Stegasaurus
As communities have increasingly moved online, so has the machinery of the authoritarian and surveillance state. As demonstrated by Apple’s recent removal of the Taiwanese flag emoji and HK Maps from its platforms, the state often uses their power to curtail access to content it deems reprehensible. This makes platforms extremely vulnerable to censorship, as they can be easily banned. For example, Signal and Tor are less than effective in China because they can be blocked by the state.
To get around this problem, one needs to be able to send secret messages in a way that observers cannot detect. If the state can see that a secret message is being sent, they can block it or begin targeting the sender. To this end, we present Stegasaurus. With Stegasaurus users can embed encrypted text into otherwise benign images and post those to any content hosting platform.
Stegasaurus uses an OpenPGP encryption scheme and a research-informed method for text embedding that is resistant to JPEG compression. Stegasaurus is careful to encode secret messages into images in a way that is both resistant to statistical attacks and imperceptible to the human eye. As a result, a person with a copy of Stegasaurus can embed text into an innocuous selfie, post it on a platform like WeChat, and secretly encode a message to anyone who has a public PGP key.
How we built it
Stegasaurus intentionally avoids dependencies on external libraries for the sake of portability and platform agnosticity. We imagine it being used in a world where access to libraries and other tools may be extremely censored. Under the hood, Stegasaurus runs in a web browser. Its backend server is written entirely in standard library python and it's only external dependencies are OpenCV and Numpy. In the future, we’d like to port Stegasaurus to Javascript so that literally anyone with a web browser can run it.
Challenges we ran into
Encoding text in JPEG images is very difficult as JPEG employs a lossy compression scheme. Stegasaurus supports JPEG though by embedding text in the coefficients of the DCT of an image. In order to encode text into JPEG images, Stegasaurus performs the DCT over 8x8 pixel blocks in the image. It then encodes text according to the relationship between the coefficients in the DCT. This work isn’t in the main branch of Stegasaurus yet, but it is working in the zeke-DCT
branch.
Accomplishments that we're proud of
It works, and it's pretty. What more could you want?
What we learned
It was neat to apply our math classes to a project. Much of Stegasaurus is an exploration of error correction, redundancy, and interacting with the frequency domain. This was a very direct application of our coursework in EE16B and CS70.

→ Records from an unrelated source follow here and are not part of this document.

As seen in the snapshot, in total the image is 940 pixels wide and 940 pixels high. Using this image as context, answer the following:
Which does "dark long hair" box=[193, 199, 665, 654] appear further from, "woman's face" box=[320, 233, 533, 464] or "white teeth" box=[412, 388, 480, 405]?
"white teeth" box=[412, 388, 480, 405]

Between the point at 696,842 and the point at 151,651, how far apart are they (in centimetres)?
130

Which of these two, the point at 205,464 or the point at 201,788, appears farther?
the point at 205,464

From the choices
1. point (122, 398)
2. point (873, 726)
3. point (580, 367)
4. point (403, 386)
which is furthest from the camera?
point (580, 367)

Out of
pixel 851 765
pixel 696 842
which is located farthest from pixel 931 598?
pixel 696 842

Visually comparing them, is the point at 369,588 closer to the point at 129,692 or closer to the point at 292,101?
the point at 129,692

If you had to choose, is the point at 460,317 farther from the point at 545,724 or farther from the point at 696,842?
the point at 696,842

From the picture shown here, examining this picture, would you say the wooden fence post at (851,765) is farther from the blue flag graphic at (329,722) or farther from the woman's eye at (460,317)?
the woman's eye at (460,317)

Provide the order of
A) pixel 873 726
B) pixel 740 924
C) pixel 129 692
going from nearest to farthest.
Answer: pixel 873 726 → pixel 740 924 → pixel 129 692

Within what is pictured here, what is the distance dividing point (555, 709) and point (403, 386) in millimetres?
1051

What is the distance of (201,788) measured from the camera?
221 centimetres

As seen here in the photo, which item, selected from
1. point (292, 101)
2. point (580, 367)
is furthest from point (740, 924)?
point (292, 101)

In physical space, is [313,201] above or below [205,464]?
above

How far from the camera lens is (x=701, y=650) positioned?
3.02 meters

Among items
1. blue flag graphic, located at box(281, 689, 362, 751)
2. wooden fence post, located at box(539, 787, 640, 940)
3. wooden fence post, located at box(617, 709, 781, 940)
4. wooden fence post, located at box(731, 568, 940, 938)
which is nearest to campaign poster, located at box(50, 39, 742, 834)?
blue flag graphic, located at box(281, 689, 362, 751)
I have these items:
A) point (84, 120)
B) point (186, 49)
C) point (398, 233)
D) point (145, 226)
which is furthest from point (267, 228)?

What's next for Stegasaurus
We'd like to make Stegasaurus more platform agnostic and more easily distributed the future. To this end, we plan to port it to Javascript and explore distribution techniques that don't rely on the internet. For example, distributing it via self replicating flash drives or embedding its source code into the blockchain.
What's next for us
If any of us disappear, you can probably guess who did it.